**SET PROBLEM A**
From the records below, extract every line that contains the string "Rect".

Five UNESCO inscriptions structure my cultural reading of the country. The Mausoleum of Khoja Ahmed Yasawi in Turkistan, commissioned by Timur between 1389 and 1405, was inscribed in 2003. The Tamgaly petroglyph site 170 km north-west of Almaty, with around 5,000 carvings dating to the Bronze Age and Early Iron Age, joined the list in 2004. The Saryarka steppe and lakes of northern Kazakhstan, covering 450,344 hectares including Korgalzhyn and Naurzum reserves, was inscribed in 2008 for its migratory bird corridor. The Chang'an-Tian Shan corridor of the Silk Roads, a serial inscription crossing China, Kazakhstan and Kyrgyzstan with eight Kazakh component sites, was added in 2014. Western Tien-Shan, shared with Uzbekistan and Kyrgyzstan, completed the set in 2016.
Modern Kazakhstan turns on three dates I keep in my head. The Kazakh Khanate was founded in 1465 by sultans Janybek and Kerei, lasting in various forms until Russian incorporation by 1847. Independence was declared on 16 December 1991, making Kazakhstan the last of the fifteen Soviet republics to break away. President Nursultan Nazarbayev moved the capital from Almaty to Astana on 10 December 1997. The capital was renamed Nur-Sultan on 23 March 2019 in his honour, then reverted to Astana on 17 September 2022 after political reform. Baikonur Cosmodrome, built in 1955 on the steppe near Tyuratam, remains leased to Russia until 2050 and is still the only launch site for crewed Soyuz missions to the International Space Station.
Background you need before you go
The deep history of the Kazakh steppe begins with the Scythians, whose 4th-century-BCE Golden Man burial was excavated at Issyk near Almaty in 1969 with more than 4,000 gold pieces. The Turkic Khaganate consolidated power across the steppe in the 6th century CE and seeded the linguistic family that still shapes Kazakh, Kyrgyz, Uzbek and Turkmen. The Silk Roads ran straight through what is now southern Kazakhstan, with Otrar, Sayram and Taraz serving as caravan cities. Genghis Khan's grandson Berke ruled the Golden Horde here from 1257. Sufi Islam arrived through the teaching of Khoja Ahmed Yasawi in the 12th century, anchoring Turkic spiritual practice for the next 800 years.

**SET PROBLEM B**
Resume the passage on Kazakhstan's history and heritage above, starting after its final sentence.

**SUPPLIED DATA**
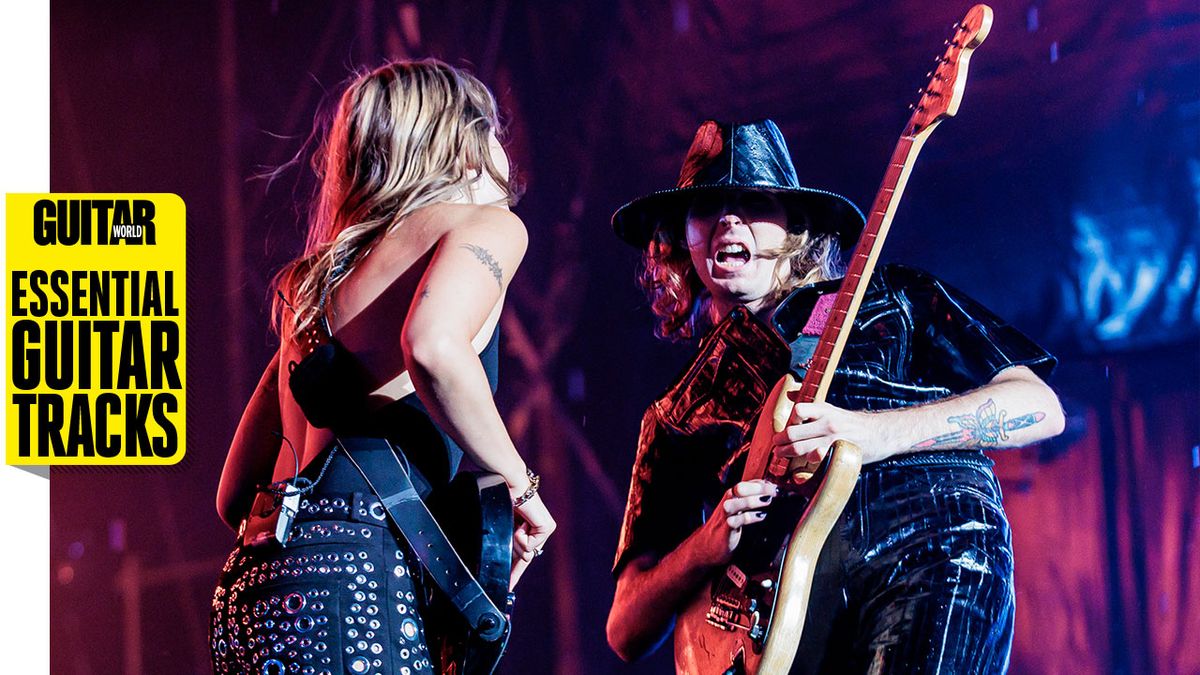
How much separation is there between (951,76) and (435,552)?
1559 millimetres

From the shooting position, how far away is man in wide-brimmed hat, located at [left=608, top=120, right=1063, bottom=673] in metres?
2.54

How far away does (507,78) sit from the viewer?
3766 millimetres

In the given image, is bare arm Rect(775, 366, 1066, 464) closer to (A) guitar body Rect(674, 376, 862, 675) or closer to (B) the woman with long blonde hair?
(A) guitar body Rect(674, 376, 862, 675)

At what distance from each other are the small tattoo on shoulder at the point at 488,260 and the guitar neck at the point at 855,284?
2.48 feet

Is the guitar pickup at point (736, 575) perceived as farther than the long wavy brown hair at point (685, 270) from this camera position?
No

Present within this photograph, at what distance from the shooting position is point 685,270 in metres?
3.26

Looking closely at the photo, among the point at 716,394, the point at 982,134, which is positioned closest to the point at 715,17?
the point at 982,134

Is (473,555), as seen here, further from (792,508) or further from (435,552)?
(792,508)

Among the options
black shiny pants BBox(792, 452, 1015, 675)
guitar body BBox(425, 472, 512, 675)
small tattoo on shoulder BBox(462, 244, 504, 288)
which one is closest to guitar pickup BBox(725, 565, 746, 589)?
black shiny pants BBox(792, 452, 1015, 675)

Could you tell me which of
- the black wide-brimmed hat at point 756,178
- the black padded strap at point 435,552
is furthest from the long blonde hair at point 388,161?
the black wide-brimmed hat at point 756,178

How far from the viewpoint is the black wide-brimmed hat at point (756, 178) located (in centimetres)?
301

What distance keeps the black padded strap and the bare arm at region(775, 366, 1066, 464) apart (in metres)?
0.79

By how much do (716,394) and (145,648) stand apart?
6.65 feet

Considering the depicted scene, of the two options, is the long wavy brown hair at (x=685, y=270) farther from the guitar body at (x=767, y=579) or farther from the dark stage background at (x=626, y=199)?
the guitar body at (x=767, y=579)
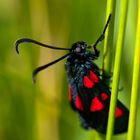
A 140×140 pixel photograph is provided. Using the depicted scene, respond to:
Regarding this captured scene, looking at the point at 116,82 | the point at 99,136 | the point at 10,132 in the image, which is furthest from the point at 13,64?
the point at 116,82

**EXERCISE OUTPUT A**
In the given image, is bare arm Rect(775, 366, 1066, 464) closer to (A) guitar body Rect(674, 376, 862, 675) or closer to (B) the woman with long blonde hair?
(A) guitar body Rect(674, 376, 862, 675)

**EXERCISE OUTPUT B**
Russian expansion accelerated after the 1731 Lesser Horde submission and was complete by 1847. Tsarist administration was harsh, but Soviet rule between 1920 and 1991 cut deeper. The Karlag system of forced-labour camps near Karaganda held more than one million prisoners between 1931 and 1959. The 1932-1933 famine, triggered by forced collectivisation of nomadic herders, killed an estimated 1.5 million Kazakhs, around 38% of the ethnic Kazakh population at the time. The Semipalatinsk Polygon north-east of the country absorbed 456 nuclear tests between 1949 and 1989 before being closed by President Nazarbayev on 29 August 1991.
Key dates to anchor your reading:
- 1465: Kazakh Khanate founded by Janybek and Kerei.
- 1731: Lesser Horde accepts Russian suzerainty.
- 1847: Final Russian annexation of all Kazakh territory.
- 1932-1933: Famine kills around 1.5 million Kazakhs under forced collectivisation.
- 1954-1963: Virgin Lands Campaign ploughs 25.5 million hectares of steppe.
- 1991: Independence declared on 16 December, last Soviet republic to leave.
- 1997: Capital moves to Astana on 10 December.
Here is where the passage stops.